Premier président de la jeune République Algérienne, Ben Bella se trouve confronté à d’immenses défis. Avec un bilan humain et matériel extrêmement lourd de 132 ans de colonisations et 8 ans de guerres de libération, une administration désertée de ses cadres, des campagnes déstructurées par les déplacements de population et une économie dépendante de l’ancienne métropole, l’Algérie se trouve dans une situation difficile. C’est pourtant l’heure des grands choix idéologiques qui détermineront la position du pays pendant de nombreuses années.
Ben Bella n'est pas fondamentalement lié à une idéologie en particulier, même s’il est attaché au socialisme et au rôle central de l’Etat. Il promeut ainsi la mise en place de l’autogestion, s’inspirant notamment de l’expérience de Tito en Yougoslavie. Cuba ainsi que l’Egypte Nassérienne ont également constitué des références pour le nouveau président.
Sur le plan international, l’Algérie se positionne très vite parmi les principaux leaders du non alignement et du Tiers Monde. En octobre 1962, Ben Bella se rend à New York, où les Nations Unies viennent tout juste d’intégrer l’Algérie en tant que 109éme membre. Après avoir reçu par John Fitzgerald Kennedy, qui a soutenu l’indépendance de l’Algérie, il s’envole pour Cuba, au moment de la crise des fusées. Ces deux visites symbolisent à elles seules la volonté de pragmatisme et la politique de non alignement de l’Algérie indépendante. Ahmed Ben Bella sillonne le monde, et rencontre les grands dirigeants de la planète. Auréolée par le prestige de sa Révolution, l’Algérie constitue un modèle pour les peuples du Tiers-Monde et la lutte contre l’impérialisme. Alger devient le meilleur soutien des mouvements révolutionnaires, notamment en Afrique, si bien que la capitale algérienne est bientôt surnommée « la Mecque des mouvements de libération ». Che Guevara, Nelson Mandela ou encore Amilcar Cabral y ont séjourné et s’y sont entrainés avec l’aide de l’Algérie à mener le combat chez eux.

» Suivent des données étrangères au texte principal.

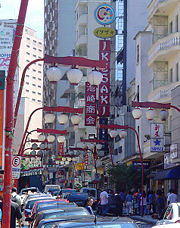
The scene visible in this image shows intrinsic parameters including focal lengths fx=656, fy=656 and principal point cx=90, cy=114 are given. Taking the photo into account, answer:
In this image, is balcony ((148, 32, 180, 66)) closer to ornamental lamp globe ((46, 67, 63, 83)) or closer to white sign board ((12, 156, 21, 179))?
white sign board ((12, 156, 21, 179))

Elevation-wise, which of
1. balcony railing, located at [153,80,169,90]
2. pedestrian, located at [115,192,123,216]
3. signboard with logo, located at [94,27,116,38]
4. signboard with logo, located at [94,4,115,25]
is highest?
signboard with logo, located at [94,4,115,25]

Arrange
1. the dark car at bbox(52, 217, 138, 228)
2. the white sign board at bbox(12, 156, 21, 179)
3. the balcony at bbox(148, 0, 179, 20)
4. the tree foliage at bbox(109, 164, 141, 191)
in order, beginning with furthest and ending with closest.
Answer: the tree foliage at bbox(109, 164, 141, 191) → the balcony at bbox(148, 0, 179, 20) → the white sign board at bbox(12, 156, 21, 179) → the dark car at bbox(52, 217, 138, 228)

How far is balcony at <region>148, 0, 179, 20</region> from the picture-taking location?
45.6m

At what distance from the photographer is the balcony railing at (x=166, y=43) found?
1732 inches

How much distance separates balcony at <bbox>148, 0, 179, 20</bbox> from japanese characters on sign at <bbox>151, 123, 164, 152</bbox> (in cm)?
879

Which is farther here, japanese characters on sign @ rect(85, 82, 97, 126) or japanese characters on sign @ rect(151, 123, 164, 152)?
japanese characters on sign @ rect(85, 82, 97, 126)

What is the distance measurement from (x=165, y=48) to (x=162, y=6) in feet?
10.7

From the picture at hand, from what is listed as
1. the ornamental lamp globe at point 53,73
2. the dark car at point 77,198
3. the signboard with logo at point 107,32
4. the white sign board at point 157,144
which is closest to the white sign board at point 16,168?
the dark car at point 77,198

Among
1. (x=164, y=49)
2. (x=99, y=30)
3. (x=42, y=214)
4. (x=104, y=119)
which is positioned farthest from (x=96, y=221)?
(x=99, y=30)

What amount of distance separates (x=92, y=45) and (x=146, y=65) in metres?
45.7

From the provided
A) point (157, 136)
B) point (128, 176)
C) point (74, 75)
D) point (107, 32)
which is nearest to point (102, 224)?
point (74, 75)

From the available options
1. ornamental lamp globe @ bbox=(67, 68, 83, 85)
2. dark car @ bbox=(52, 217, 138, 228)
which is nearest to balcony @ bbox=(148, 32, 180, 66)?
ornamental lamp globe @ bbox=(67, 68, 83, 85)

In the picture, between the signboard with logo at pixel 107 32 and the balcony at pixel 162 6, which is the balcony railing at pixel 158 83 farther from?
the signboard with logo at pixel 107 32

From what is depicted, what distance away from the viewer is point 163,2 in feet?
151
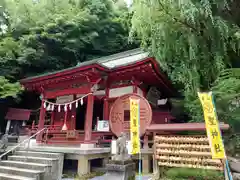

Ahmed Ben Bella compte sur cette stature internationale pour accroitre son leadership à l’intérieur. Cependant, des divisions apparaissent, et le Président est destitué en juin 1965 pour voir Houari Boumediene (Ministre de la Défense) lui succéder. Ce changement à la tête de l’Etat n’affectera pas le cap fixé sur la politique socio-économique et la position de l’Algérie sur la scène internationale.
Après des années passées dans l’oubli, Ben Bella revient sur le devant de la scène politique au début des années 1990, avec le Mouvement Démocratique Algérien (qu’il a fondé) mais sans obtenir toutefois le succès espéré aux élections. Le premier président de l’Algérie indépendante ne bénéficie sans doute pas du même statut auprès des générations nées après l’indépendance, qui forment déjà la majorité de la population Algérienne, et alors que le pays a beaucoup changé. Ahmed Ben Bella se consacre surtout à des dossiers internationaux et soutient des causes liées à son engagement passé, tels que la Palestine et l'Irak. En 2007, il sera nommé président de la Commission des Sages africains, structure chargée de la prévention et solution des problèmes du continent Africain, puis deviendra membre du comité de parrainage du Tribunal Russell sur la Palestine. Soutenant le mouvement altermondialiste, il publia également un livre (Ainsi était le Che) dédié à Ernesto Che Guevara, qu’il avait bien connu lors de son séjour en Algérie au début des années 1960.
En tant qu’analyste expérimenté de la vie politique et des relations internationales, et véritable mémoire vivante d’une page de l’Histoire Algérienne et Africaine, Ben Bella continuait à plus de 95 ans, d’animer les réunions de la Commission des Sages africains et à recevoir des personnalités africaines ou autres, parmi lesquels François Hollande lors de sa visite à Alger en décembre 2010. Au lendemain de sa mort, il y’a tout juste un mois, le candidat socialiste saluait ainsi la mémoire de « l'un des symboles d'une étape historique décisive ».
A la veille de la célébration du cinquantième anniversaire de l’indépendance de l’Algérie, la disparition d’Ahmed Ben Bella donne davantage de solennité à cette étape importante de l’Histoire. A l’instar de Nelson Mandela, Gamal Abdel Nasser ou Kwame Nkrumah, Ben Bella aura su incarner la rencontre du parcours d’un homme avec le destin d’un peuple, pour marquer solidement par sa contribution personnelle, la renaissance d’une Nation.